» **Data to use**
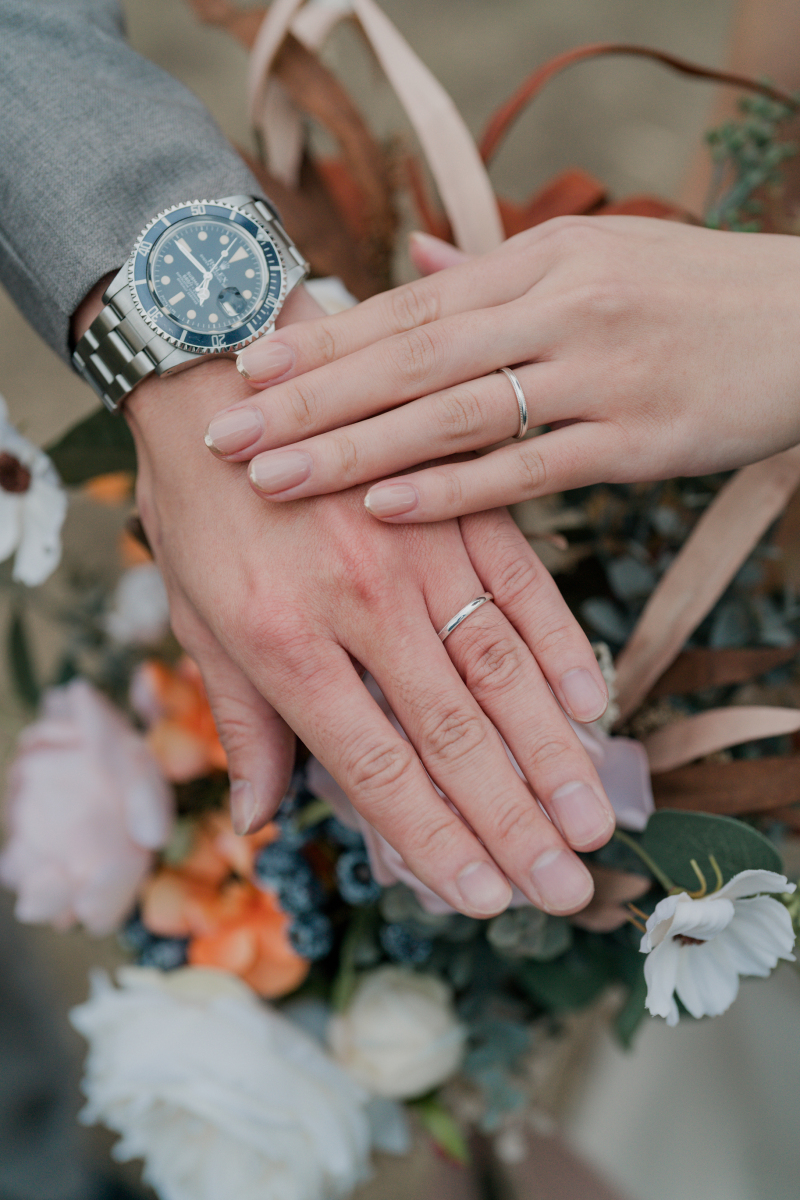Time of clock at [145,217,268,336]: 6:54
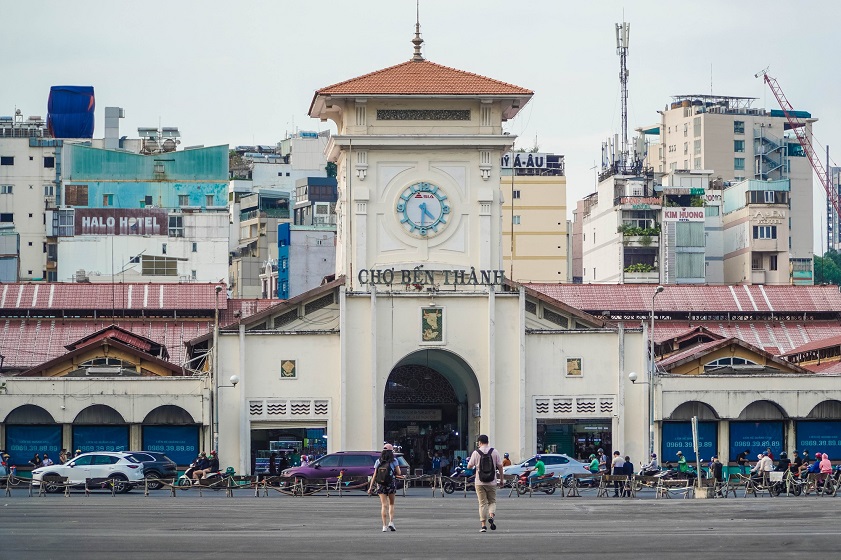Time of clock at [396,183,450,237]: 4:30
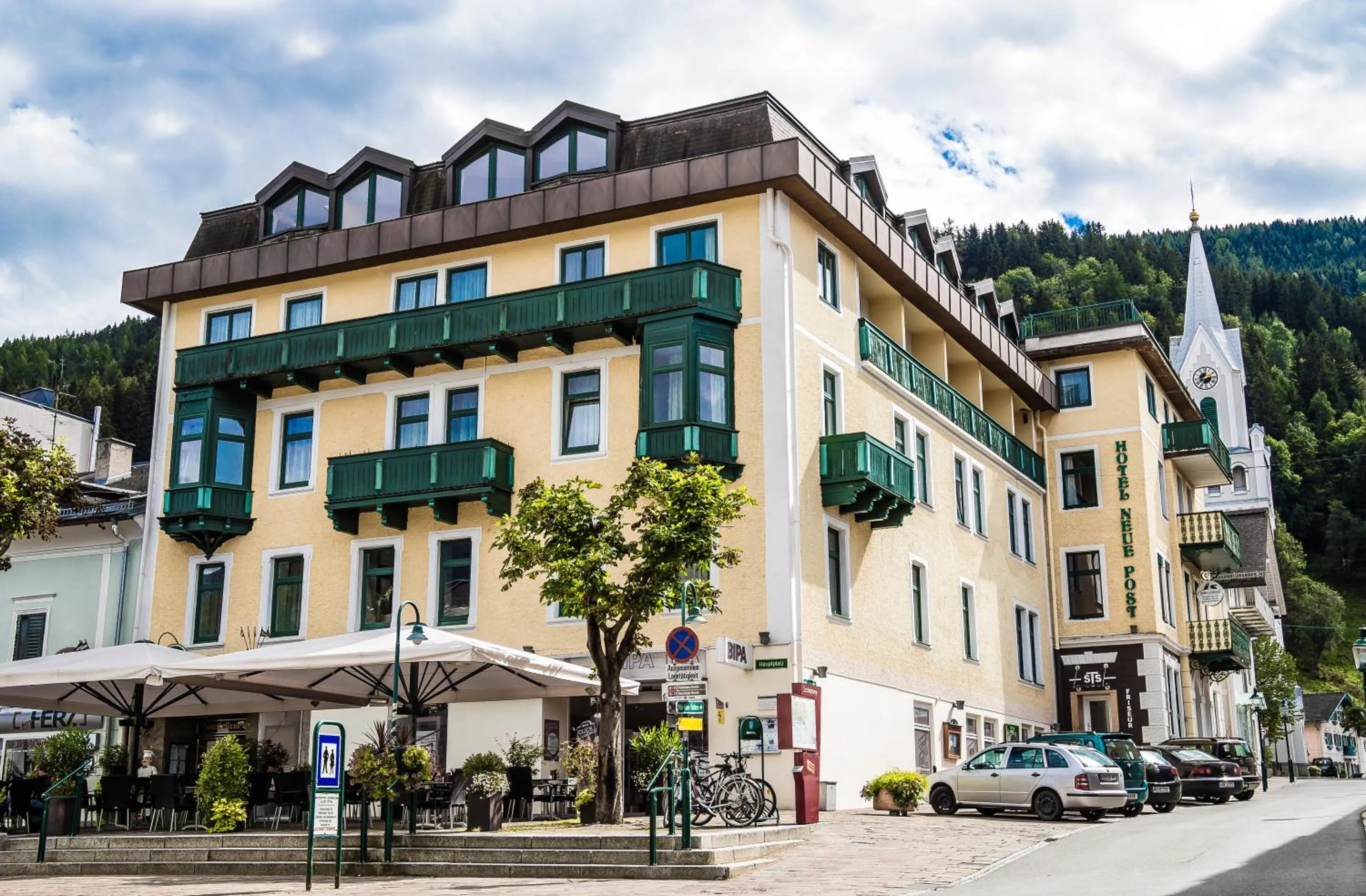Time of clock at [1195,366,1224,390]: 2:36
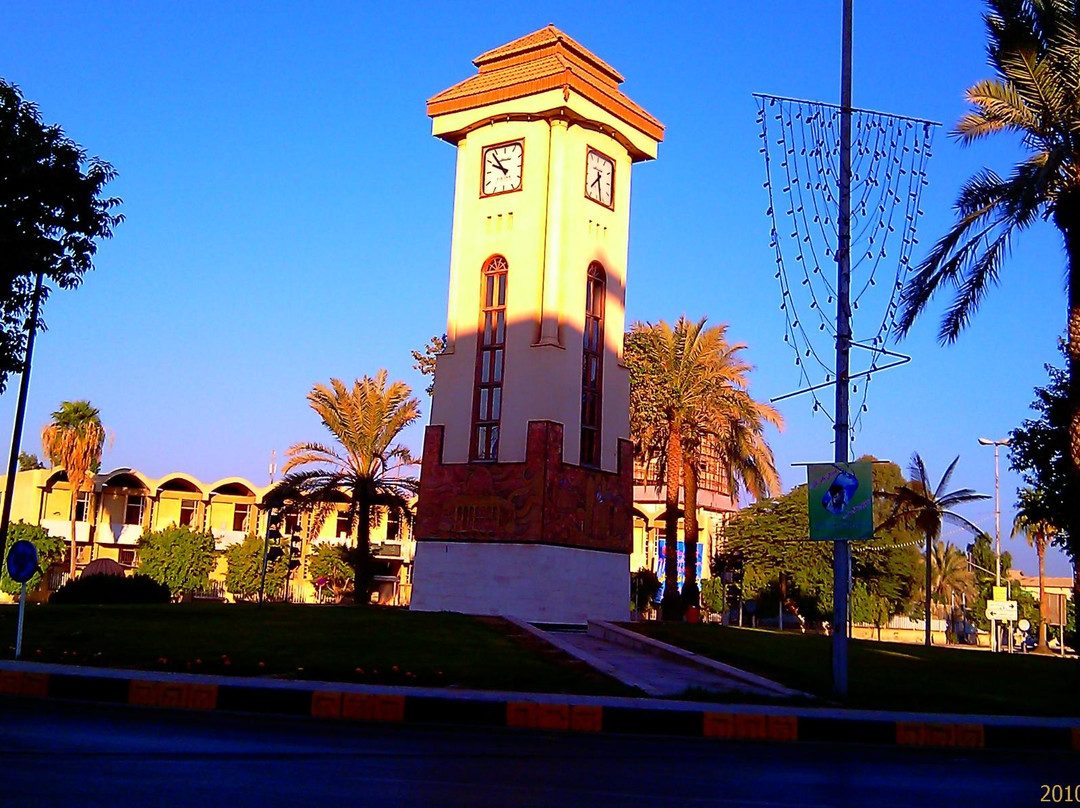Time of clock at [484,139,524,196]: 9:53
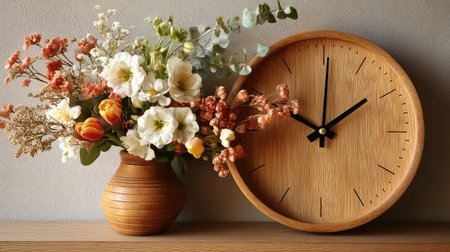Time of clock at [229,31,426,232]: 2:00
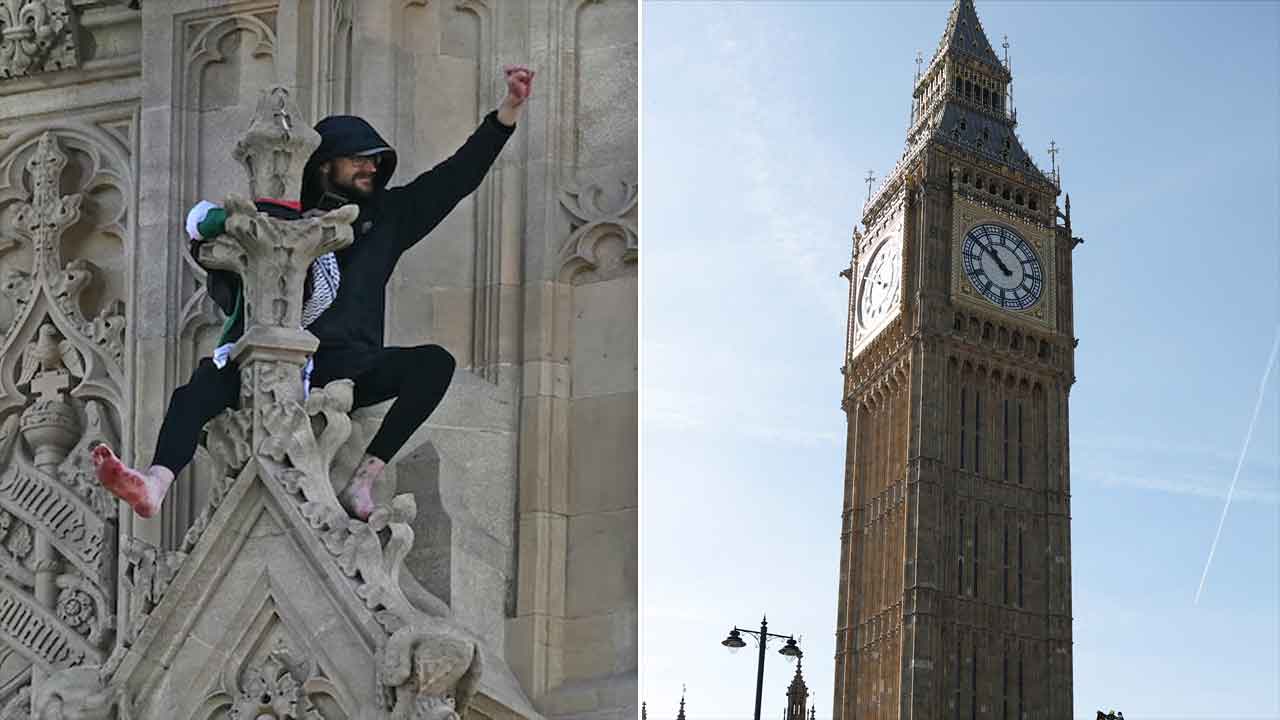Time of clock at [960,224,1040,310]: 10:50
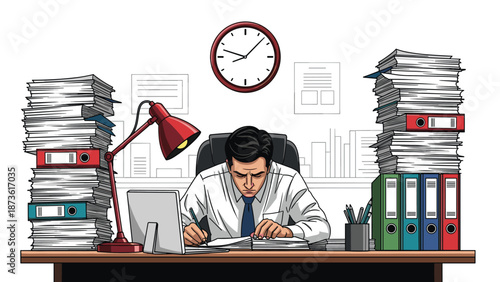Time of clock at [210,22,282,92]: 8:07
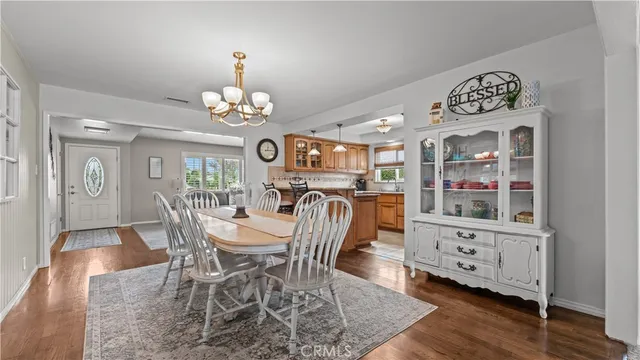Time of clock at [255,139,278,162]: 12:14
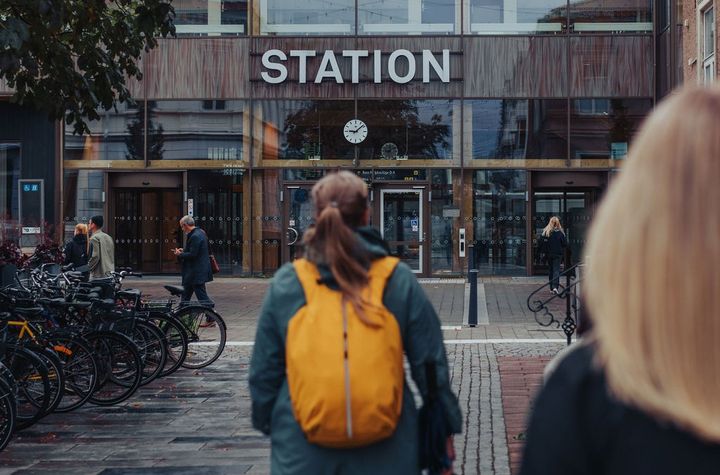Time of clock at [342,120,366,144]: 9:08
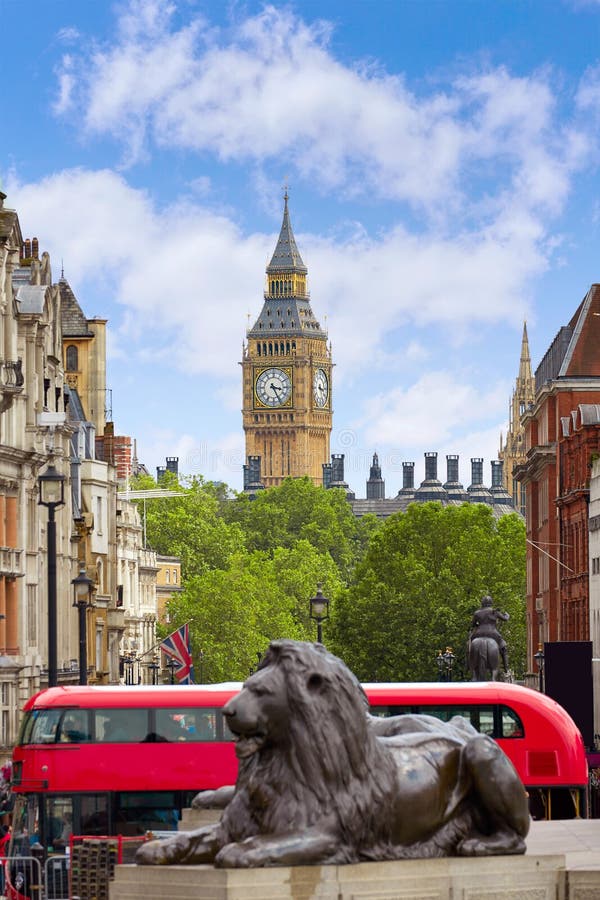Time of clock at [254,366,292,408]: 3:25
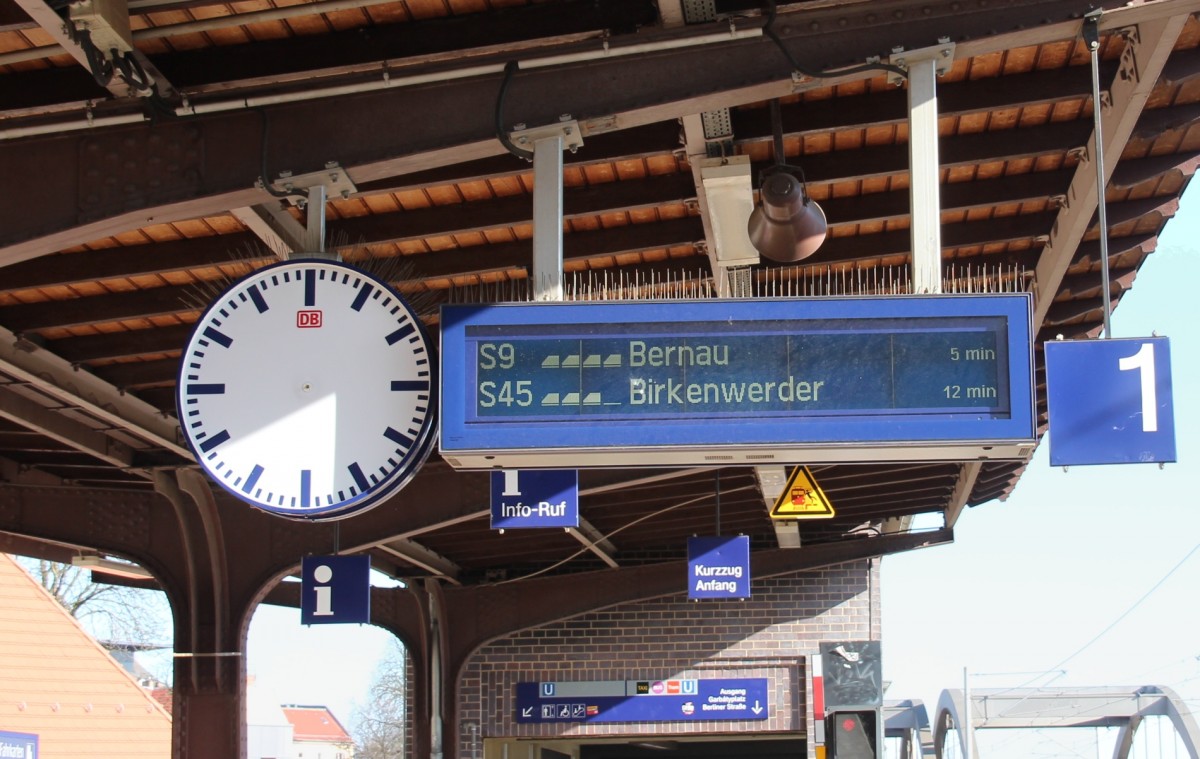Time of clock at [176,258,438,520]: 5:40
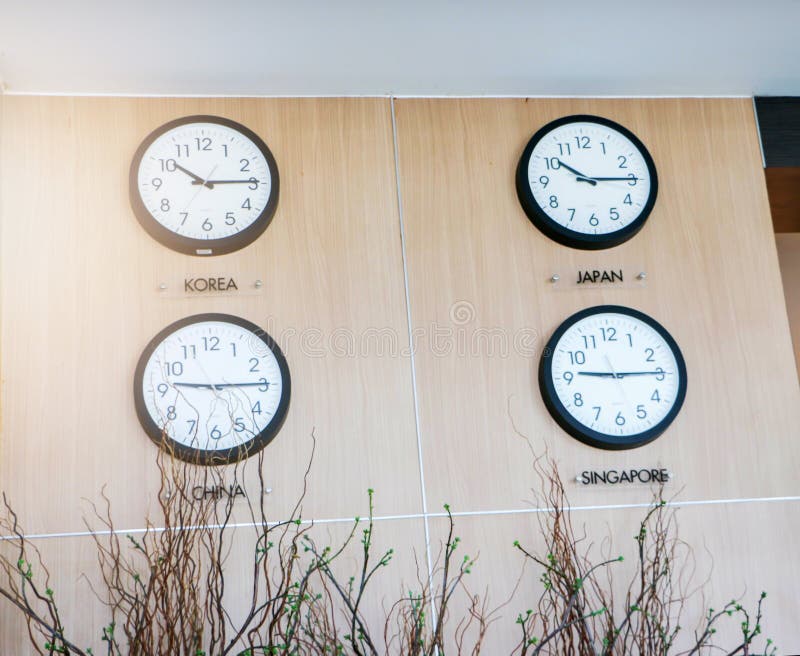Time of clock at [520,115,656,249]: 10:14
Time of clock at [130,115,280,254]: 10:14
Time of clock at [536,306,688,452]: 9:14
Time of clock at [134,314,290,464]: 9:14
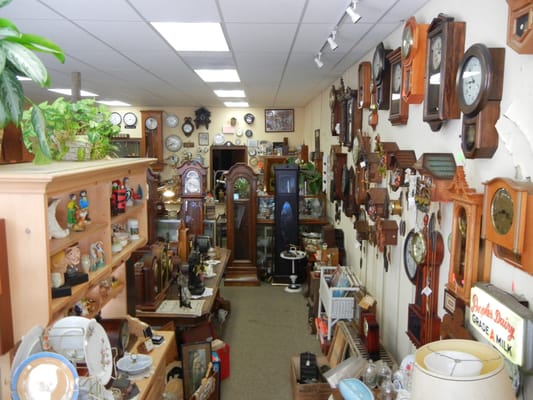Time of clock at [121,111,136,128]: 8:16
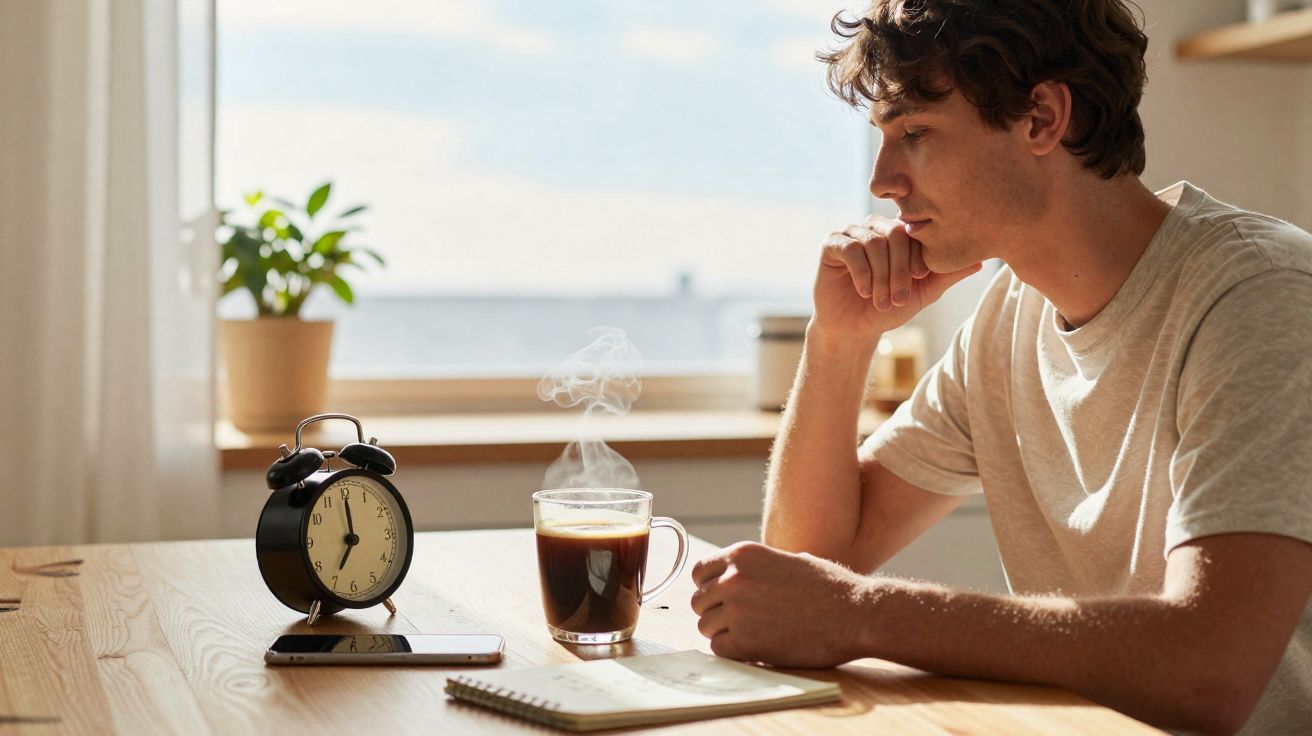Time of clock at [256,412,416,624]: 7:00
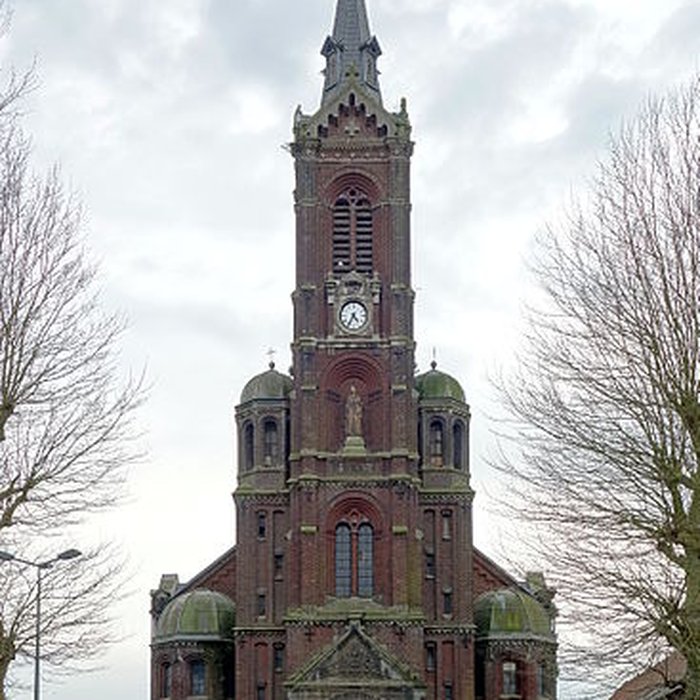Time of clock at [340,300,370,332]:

» **Exercise description**
Convert the items above into a JSON list of strings, one string per line, with blank lines omitted. Leave the pictures out of the result.

» **Result**
[
  "Time of clock at [145,217,268,336]: 6:54",
  "Time of clock at [396,183,450,237]: 4:30",
  "Time of clock at [1195,366,1224,390]: 2:36",
  "Time of clock at [484,139,524,196]: 9:53",
  "Time of clock at [229,31,426,232]: 2:00",
  "Time of clock at [960,224,1040,310]: 10:50",
  "Time of clock at [210,22,282,92]: 8:07",
  "Time of clock at [255,139,278,162]: 12:14",
  "Time of clock at [342,120,366,144]: 9:08",
  "Time of clock at [254,366,292,408]: 3:25",
  "Time of clock at [176,258,438,520]: 5:40",
  "Time of clock at [520,115,656,249]: 10:14",
  "Time of clock at [130,115,280,254]: 10:14",
  "Time of clock at [536,306,688,452]: 9:14",
  "Time of clock at [134,314,290,464]: 9:14",
  "Time of clock at [121,111,136,128]: 8:16",
  "Time of clock at [256,412,416,624]: 7:00",
  "Time of clock at [340,300,370,332]:"
]